How to Build a Stone Pizza Oven
A pizza oven provides a stunning focal point for a completed outdoor room.
Using metal grill grates as a guide, determine the size and placement of the brick barbecue. If you desire a barbecue with walls thicker than one course of bricks, account for that now. Mark off the area and clear away all grass and debris from the site. Excavate the area to a depth of 8”. Use tamper to level and compact the ground. Add pea gravel to a height of 3” then compact and level with tamper.
Mix fast-drying cement according to manufacturer's directions. Pour on top of gravel until the hole is filled to ground level. Smooth and level the cement pad using a trowel. Allow cement to cure for 24-48 hours.
Dry-fit the first course of bricks before setting them in mortar. Lay the bricks end to end around the perimeter of the concrete slab, leaving a half-inch gap between each brick to account for the mortar. Make sure the bricks are perfectly square at the corners. Mark the outline of the bricks to use as a guide while laying the bricks.
Lay out the bricks and hose them down with water 30 minutes before laying them. This will prevent them from soaking up excess moisture from your mortar.
Prepare premixed mortar according to manufacturer's directions. Trowel a generous layer of mortar along the marked lines where the bricks will sit. Lay the first brick by pressing it gently into the mortar. Apply a layer of mortar to one end of the next brick before butting it against the first and pressing it into the mortar. Remove excess mortar as you work. Continue working in this fashion until the first course has been laid around the entire base of the barbecue. Check to make sure the course is square, plumb and level, adjusting a brick by tapping with trowel handle.
This and the remaining brick courses will be built only on the outside and rear walls, leaving the front open for access to charcoal, ash and grill grates. Apply mortar to the top of the previous course. Lay the first brick by pressing it gently into the mortar, making sure to stagger the joints. Bricks may need to be cut with a cold chisel or wet saw for a proper fit. Continue laying bricks until this and the following course are completed.

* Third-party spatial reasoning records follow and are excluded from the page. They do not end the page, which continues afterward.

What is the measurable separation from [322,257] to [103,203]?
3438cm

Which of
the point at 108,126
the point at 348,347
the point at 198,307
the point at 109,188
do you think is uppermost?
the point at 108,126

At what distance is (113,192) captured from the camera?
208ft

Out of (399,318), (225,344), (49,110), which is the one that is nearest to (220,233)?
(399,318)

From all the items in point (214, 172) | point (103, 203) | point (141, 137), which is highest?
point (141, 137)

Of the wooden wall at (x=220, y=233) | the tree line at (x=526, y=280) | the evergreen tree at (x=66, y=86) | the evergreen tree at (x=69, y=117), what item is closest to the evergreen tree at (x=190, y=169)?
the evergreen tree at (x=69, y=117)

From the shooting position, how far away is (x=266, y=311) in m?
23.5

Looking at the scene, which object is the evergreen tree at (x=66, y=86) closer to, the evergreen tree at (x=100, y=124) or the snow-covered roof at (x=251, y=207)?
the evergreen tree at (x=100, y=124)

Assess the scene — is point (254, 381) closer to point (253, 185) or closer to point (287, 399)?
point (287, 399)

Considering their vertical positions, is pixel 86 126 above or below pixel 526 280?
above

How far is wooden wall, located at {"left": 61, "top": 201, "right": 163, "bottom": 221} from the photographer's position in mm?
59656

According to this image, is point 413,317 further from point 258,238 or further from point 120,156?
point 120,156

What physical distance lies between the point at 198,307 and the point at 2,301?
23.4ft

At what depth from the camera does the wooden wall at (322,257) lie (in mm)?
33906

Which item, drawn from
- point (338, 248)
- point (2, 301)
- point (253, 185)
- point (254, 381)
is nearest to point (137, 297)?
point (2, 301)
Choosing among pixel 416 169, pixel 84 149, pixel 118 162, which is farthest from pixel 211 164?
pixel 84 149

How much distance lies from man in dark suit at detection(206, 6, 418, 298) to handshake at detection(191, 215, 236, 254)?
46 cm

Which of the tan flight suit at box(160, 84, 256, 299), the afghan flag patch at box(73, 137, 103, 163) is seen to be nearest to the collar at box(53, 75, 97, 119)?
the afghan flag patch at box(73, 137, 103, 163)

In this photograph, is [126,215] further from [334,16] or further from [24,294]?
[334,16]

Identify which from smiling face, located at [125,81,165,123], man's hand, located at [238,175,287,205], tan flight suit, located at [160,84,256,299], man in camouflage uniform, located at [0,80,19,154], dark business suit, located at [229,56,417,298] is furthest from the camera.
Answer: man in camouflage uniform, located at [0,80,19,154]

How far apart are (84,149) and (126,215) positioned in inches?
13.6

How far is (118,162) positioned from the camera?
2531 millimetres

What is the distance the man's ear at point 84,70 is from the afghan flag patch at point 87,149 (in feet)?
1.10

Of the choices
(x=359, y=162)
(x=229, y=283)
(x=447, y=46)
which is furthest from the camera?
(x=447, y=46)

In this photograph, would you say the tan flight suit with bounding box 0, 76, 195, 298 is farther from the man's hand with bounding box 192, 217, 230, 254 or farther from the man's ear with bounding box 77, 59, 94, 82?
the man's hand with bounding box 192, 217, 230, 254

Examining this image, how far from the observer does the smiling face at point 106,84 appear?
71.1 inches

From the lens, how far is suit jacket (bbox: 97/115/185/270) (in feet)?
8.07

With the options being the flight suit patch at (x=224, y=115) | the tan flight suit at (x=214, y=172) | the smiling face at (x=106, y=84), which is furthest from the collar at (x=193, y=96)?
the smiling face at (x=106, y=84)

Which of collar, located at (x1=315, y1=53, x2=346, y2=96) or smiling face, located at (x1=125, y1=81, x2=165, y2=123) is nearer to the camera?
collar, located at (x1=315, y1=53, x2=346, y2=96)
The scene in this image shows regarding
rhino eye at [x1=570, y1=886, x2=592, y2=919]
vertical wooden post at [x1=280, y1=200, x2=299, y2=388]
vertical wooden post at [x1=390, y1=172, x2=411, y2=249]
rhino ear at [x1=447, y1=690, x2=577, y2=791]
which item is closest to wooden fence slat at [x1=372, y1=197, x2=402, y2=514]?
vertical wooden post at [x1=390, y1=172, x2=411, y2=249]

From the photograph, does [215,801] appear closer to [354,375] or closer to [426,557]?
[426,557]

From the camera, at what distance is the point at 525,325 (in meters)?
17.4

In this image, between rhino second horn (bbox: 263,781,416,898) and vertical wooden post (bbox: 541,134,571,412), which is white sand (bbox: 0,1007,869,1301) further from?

Starting with the fourth course, and continuing with every other course, turn some of the bricks so they jut out into the barbecue. These will serve as the grill grate support ledges. Having a few at different heights allows extra cooking space as well as various heat intensities. Continue laying bricks in this fashion until desired height is reached. Make sure the top and final course is laid with solid bricks.
After the final course is set and before the mortar has dried, "strike" the joints with a jointer to create the familiar concave depression in the mortar. Once the cement is almost cured, use a stiff brush to scrape off remaining bits of mortar.